Of course, where discretionary time limits are employed, an appeal will sometimes follow. Here, too, federal cases provide guidance. As those courts have noted, it is critically important for a party to preserve his objection to a time limit by “com[ing] forward with an offer of proof showing how its presentation would be curtailed by and [by demonstrating] prejudice.”[xiii] While raising an objection may seem futile, the right to appeal may be lost without it. These cases also suggest that, to succeed on appeal, a party must show that it was prevented from presenting probative, non-cumulative evidence that may have impacted the ultimate outcome of the case.[xiv]


In sum, Amended Rule 26 will clarify the authority of Commercial Division judges to impose time limits on trials.
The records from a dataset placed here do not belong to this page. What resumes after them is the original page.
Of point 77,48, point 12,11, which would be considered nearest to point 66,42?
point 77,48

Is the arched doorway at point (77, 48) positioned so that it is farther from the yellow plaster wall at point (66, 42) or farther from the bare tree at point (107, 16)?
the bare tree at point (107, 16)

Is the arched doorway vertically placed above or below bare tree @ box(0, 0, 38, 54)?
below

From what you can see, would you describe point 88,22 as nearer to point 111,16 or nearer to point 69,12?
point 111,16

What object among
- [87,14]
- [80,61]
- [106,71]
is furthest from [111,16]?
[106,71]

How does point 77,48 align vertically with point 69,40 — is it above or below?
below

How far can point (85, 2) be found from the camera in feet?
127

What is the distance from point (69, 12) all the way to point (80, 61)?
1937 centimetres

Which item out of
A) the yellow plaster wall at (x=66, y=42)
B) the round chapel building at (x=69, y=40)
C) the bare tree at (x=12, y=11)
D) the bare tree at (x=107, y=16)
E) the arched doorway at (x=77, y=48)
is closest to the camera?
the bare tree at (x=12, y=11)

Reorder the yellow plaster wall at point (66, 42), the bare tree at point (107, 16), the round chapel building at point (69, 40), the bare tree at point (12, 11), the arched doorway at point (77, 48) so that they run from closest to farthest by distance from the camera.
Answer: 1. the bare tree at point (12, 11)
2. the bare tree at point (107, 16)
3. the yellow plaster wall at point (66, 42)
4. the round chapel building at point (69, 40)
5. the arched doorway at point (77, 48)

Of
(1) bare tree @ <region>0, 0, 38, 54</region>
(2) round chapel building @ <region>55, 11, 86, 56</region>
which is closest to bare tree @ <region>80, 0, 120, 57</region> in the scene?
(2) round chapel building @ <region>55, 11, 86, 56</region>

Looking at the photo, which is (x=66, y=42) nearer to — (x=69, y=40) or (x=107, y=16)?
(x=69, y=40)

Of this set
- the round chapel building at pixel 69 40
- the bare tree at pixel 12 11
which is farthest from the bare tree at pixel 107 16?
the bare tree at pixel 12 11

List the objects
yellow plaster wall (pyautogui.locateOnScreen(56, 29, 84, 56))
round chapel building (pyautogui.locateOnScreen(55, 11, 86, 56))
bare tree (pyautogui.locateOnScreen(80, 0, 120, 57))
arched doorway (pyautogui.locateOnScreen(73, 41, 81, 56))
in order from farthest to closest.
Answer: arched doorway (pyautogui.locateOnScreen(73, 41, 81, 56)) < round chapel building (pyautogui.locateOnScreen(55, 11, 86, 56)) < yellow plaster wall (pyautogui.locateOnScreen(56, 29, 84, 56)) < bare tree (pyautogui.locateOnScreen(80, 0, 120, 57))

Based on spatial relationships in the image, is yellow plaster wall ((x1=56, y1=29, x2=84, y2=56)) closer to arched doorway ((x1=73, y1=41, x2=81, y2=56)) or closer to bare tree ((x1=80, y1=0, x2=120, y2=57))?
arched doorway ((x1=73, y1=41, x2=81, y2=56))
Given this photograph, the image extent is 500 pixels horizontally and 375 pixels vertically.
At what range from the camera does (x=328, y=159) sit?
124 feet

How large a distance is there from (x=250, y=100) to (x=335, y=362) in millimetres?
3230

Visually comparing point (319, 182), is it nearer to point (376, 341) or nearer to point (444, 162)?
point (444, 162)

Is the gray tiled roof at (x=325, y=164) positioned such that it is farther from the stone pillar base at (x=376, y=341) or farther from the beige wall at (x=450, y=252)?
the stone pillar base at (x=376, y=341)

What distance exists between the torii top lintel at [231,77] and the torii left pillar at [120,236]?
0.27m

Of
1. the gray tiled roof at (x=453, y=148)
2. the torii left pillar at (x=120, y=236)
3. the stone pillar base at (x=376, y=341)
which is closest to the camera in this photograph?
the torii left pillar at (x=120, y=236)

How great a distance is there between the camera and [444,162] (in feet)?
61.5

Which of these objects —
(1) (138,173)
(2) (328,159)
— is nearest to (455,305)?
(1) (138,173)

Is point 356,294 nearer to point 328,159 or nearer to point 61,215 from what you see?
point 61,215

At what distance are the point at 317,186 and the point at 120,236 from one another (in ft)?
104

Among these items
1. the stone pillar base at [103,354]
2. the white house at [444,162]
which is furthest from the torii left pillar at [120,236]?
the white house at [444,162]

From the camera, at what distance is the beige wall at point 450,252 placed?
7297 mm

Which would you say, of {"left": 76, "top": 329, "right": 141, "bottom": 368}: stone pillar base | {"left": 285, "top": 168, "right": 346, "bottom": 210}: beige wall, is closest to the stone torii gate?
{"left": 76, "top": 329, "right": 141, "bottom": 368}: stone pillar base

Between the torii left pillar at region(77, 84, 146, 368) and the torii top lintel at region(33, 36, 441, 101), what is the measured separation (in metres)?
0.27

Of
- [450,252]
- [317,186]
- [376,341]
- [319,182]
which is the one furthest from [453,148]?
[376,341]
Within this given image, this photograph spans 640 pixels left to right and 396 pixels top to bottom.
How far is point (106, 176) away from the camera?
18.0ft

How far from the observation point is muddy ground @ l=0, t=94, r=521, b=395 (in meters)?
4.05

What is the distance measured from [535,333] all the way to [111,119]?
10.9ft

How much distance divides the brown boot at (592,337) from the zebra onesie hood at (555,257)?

These restraints will be a useful tool for preventing unnecessarily prolix presentations of evidence before overburdened courts. At the same time, the Amended Rule is flexible and appropriately balances the court’s need to control its docket with the due process rights of litigants. Though practitioners are likely to be uneasy about any rule change, in this instance they should take comfort in the ample body of federal case law that can provide both them and the court with guidance.




This article first appeared in the May 2017 edition of The Suffolk Lawyer and is reprinted with permission.




[i] Fed. R. Civ. P. 16(c)(2)(O) (2017).

[ii] Messinger v. Mount Sinai Med. Ctr.,15 A.D.3d 189, 189 (1st Dep’t 2005) (internal citations omitted) (emphasis added).

[iii] Memorandum dated December 15, 2016 from the Commercial and Federal Section of the New York State Bar Association to the Administrative Board of Courts (“ComFed Memo”) available at (last visited Apr. 17, 2017).

[iv] Memorandum dated January 13, 2017 from the Subcommittee on Procedural Rules to Promote Efficient Case Resolution to the Commercial Division Advisory Council (“CDAC Memo”) available at (last visited Apr. 17, 2017).

[v] Civil Jury Project at NYU School of Law, Fact Sheet: Limiting Length of Trials, available at (last visited Apr. 17, 2017).

[vi] Crowell, Michael, UNC School of Government Administration of Justice Bulletin, Time Limits on Trials(July 2009), available at (last visited Apr. 17, 2017) (citing United States v. Reaves, 636 F. Supp. 1575, 158 (E.D. Ky. 1986)).

[vii] Id.

[viii] Id. (citing Enright v. Auto-Owners Ins. Co., 2 F.Supp.2d 1072, 1074 (N.D. Ind. 1998)).

[ix] Flaminio v. Honda Motor Co.,733 F.2d 463, 473 (7th Cir. 1984)

[x] United States v. Hildebrand,928 F. Supp. 841, 848-49 (N.D. Iowa 1996).

[xi] Johnson v. Ashby,808 F.2d 676, 678 (8th Cir. 1987).

[xii] Id.

[xiii] Evans v. Port Auth.,246 F. Supp. 2d 343, 351 (S.D.N.Y. 2003); see Ashby, 808 F.2d at 678-79.

[xiv] See Evans, 246 F.Supp. 2d at 351.